TEXTO FORNECIDO:
Os conselhos e entidades, não é de hoje, tentam interferir ou acabar com o programa. Quando o Mais Médicos foi lançado, o Conselho Federal de Medicina elaborou em conjunto com outras associações um manifesto entregue aos presidenciáveis dias antes do primeiro turno da eleição de 2014. Dentre as 44 exigências, a extinção da iniciativa.
O atual ministro nunca escondeu suas restrições ao programa. Quando o governo Temer ainda era interino, Barros declarou publicamente que o Mais Médicos era “provisório”, pois caberia “aos municípios e não ao governo federal a responsabilidade de contratar” os profissionais.
Ao contrário de Barros e dos sindicatos da categoria, a população avalia bem o programa. Um levantamento realizado no fim de 2014 pelo Grupo de Opinião Pública da Universidade Federal de Minas Gerais indicou que o Mais Médico recebe nota média de 9 pontos, em uma escala de 0 a 10. De acordo com a pesquisa, 94% dos entrevistados estavam satisfeitos ou muito satisfeitos com o atendimento. As entrevistas foram feitas com 14 mil pacientes em unidades básicas de 700 municípios de todas as regiões do País.

SUA TAREFA: Transcreva fielmente o trecho do texto sobre o programa Mais Médicos que começa em "Ao contrário de" e segue até "regiões do País.".

DADOS:
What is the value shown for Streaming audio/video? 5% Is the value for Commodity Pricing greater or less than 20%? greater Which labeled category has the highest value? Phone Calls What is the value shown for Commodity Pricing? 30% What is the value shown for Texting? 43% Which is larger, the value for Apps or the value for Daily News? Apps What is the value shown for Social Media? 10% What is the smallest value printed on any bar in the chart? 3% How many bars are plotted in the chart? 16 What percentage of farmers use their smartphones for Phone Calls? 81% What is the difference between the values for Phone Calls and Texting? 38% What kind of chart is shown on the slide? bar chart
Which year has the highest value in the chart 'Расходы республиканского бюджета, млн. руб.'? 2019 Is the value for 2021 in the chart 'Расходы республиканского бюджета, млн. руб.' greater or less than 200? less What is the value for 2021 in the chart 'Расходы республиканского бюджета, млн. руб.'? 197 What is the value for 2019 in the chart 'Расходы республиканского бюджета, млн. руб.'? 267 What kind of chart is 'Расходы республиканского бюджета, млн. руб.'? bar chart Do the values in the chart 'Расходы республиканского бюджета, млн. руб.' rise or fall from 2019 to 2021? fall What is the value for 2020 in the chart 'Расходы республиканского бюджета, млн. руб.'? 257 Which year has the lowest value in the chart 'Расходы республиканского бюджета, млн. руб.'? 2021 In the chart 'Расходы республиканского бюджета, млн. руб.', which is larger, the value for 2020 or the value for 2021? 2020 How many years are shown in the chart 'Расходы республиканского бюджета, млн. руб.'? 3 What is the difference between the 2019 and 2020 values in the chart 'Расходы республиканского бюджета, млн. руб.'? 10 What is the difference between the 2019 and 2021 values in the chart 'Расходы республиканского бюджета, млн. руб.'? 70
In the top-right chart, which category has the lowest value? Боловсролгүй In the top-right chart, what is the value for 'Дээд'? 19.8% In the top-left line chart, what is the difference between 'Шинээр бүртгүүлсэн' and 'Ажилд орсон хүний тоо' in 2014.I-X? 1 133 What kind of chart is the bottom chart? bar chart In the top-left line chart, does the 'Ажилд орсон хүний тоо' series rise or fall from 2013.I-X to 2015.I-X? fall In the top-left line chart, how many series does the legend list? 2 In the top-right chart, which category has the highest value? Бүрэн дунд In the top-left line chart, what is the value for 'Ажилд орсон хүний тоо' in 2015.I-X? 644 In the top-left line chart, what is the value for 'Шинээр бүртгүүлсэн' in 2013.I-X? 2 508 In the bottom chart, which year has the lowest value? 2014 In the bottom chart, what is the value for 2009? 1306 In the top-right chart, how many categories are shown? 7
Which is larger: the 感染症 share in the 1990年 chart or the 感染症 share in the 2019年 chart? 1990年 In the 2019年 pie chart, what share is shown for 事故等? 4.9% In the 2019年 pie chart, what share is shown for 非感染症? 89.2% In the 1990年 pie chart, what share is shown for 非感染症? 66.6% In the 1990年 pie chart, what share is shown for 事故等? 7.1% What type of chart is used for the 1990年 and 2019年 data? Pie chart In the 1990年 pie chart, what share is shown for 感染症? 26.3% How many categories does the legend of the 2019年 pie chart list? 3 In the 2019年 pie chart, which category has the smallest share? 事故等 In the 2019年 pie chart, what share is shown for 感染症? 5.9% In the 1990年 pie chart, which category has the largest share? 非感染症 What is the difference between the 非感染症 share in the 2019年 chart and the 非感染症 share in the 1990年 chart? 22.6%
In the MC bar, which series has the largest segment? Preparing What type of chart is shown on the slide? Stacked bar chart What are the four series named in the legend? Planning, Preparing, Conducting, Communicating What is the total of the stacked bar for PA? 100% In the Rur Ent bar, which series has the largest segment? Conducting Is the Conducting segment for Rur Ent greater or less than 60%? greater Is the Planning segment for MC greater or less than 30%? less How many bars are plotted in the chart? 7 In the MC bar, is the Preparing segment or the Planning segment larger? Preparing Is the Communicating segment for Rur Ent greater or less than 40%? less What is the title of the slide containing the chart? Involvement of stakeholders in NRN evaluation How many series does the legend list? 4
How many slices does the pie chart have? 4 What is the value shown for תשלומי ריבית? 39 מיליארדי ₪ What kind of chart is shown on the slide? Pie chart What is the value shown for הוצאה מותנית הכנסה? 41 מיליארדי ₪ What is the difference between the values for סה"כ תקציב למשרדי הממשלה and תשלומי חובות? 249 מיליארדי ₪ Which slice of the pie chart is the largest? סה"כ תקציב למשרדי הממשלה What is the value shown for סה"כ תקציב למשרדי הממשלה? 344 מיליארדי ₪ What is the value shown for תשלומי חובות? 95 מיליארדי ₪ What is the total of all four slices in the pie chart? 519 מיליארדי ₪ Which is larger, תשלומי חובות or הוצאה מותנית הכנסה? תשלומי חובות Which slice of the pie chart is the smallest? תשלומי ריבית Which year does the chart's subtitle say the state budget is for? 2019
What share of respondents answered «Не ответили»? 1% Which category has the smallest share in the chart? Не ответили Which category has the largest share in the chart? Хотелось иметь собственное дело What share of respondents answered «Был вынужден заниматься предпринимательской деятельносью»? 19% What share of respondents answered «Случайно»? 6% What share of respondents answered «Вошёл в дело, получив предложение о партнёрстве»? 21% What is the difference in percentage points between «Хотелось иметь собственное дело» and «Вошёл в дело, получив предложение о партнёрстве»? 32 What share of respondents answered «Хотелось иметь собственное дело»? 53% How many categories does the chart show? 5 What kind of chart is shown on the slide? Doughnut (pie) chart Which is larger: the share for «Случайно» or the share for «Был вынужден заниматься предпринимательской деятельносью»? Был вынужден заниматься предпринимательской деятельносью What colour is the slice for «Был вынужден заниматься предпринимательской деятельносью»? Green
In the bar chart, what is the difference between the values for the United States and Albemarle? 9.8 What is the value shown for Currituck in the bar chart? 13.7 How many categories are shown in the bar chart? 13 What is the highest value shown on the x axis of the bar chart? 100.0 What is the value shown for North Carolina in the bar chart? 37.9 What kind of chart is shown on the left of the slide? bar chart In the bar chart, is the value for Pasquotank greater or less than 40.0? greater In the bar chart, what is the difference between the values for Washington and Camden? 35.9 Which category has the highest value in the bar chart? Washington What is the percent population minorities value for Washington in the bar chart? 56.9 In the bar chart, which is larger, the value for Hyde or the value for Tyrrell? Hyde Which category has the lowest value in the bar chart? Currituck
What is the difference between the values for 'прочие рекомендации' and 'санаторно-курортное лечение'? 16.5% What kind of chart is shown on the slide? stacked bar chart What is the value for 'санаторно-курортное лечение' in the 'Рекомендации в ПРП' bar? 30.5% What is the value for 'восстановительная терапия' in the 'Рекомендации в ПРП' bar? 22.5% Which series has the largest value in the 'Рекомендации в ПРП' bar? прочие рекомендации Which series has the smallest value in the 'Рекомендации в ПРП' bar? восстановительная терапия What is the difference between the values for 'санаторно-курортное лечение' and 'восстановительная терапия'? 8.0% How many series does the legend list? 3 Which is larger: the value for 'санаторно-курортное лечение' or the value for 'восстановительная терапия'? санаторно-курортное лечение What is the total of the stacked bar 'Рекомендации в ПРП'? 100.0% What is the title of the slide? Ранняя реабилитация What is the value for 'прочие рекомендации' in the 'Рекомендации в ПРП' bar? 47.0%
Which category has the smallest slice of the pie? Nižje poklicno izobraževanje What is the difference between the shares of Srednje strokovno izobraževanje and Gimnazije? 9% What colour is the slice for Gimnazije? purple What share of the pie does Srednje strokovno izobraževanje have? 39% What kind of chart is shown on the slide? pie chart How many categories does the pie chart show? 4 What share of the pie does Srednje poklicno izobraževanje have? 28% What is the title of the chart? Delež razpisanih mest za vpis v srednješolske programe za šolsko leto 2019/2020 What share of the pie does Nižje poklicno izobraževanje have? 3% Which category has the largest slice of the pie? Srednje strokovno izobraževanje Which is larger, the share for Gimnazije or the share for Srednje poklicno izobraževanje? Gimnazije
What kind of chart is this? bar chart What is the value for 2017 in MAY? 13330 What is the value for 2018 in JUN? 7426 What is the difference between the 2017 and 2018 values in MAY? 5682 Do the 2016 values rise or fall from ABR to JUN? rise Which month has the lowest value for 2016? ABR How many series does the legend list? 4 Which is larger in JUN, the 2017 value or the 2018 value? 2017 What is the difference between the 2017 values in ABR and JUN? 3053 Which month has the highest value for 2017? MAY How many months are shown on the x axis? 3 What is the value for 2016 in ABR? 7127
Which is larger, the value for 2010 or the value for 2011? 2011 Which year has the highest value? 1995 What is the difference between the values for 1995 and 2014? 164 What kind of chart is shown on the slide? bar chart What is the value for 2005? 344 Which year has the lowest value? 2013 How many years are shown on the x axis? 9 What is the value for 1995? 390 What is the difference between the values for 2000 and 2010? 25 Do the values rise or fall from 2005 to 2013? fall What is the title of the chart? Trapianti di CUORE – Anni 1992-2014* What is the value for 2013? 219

RESOLUÇÃO:
Ao contrário de Barros e dos sindicatos da categoria, a população avalia bem o programa. Um levantamento realizado no fim de 2014 pelo Grupo de Opinião Pública da Universidade Federal de Minas Gerais indicou que o Mais Médico recebe nota média de 9 pontos, em uma escala de 0 a 10. De acordo com a pesquisa, 94% dos entrevistados estavam satisfeitos ou muito satisfeitos com o atendimento. As entrevistas foram feitas com 14 mil pacientes em unidades básicas de 700 municípios de todas as regiões do País.